#### GIVEN EXERCISE:
Count how many lines of the records below contain the string "bottom". Reply with the number only.

(Spatial question records)
>>
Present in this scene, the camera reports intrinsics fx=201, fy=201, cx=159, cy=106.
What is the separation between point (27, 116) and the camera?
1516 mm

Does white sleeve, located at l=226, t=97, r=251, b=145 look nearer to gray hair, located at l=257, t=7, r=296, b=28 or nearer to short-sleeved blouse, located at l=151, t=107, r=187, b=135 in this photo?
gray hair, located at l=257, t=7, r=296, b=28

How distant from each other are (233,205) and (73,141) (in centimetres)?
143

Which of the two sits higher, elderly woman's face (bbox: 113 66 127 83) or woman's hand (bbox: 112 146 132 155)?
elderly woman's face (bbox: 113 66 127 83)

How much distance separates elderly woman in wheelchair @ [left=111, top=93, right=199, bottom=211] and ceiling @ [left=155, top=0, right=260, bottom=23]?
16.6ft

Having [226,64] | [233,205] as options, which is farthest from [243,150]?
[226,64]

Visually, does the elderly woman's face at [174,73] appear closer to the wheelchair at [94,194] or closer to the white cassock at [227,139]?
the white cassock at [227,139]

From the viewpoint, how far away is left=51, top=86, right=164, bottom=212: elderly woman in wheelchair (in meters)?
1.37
<<
>>
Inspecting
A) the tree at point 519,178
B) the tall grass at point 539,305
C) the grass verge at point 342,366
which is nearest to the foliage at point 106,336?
<<
#### FINAL ANSWER:
2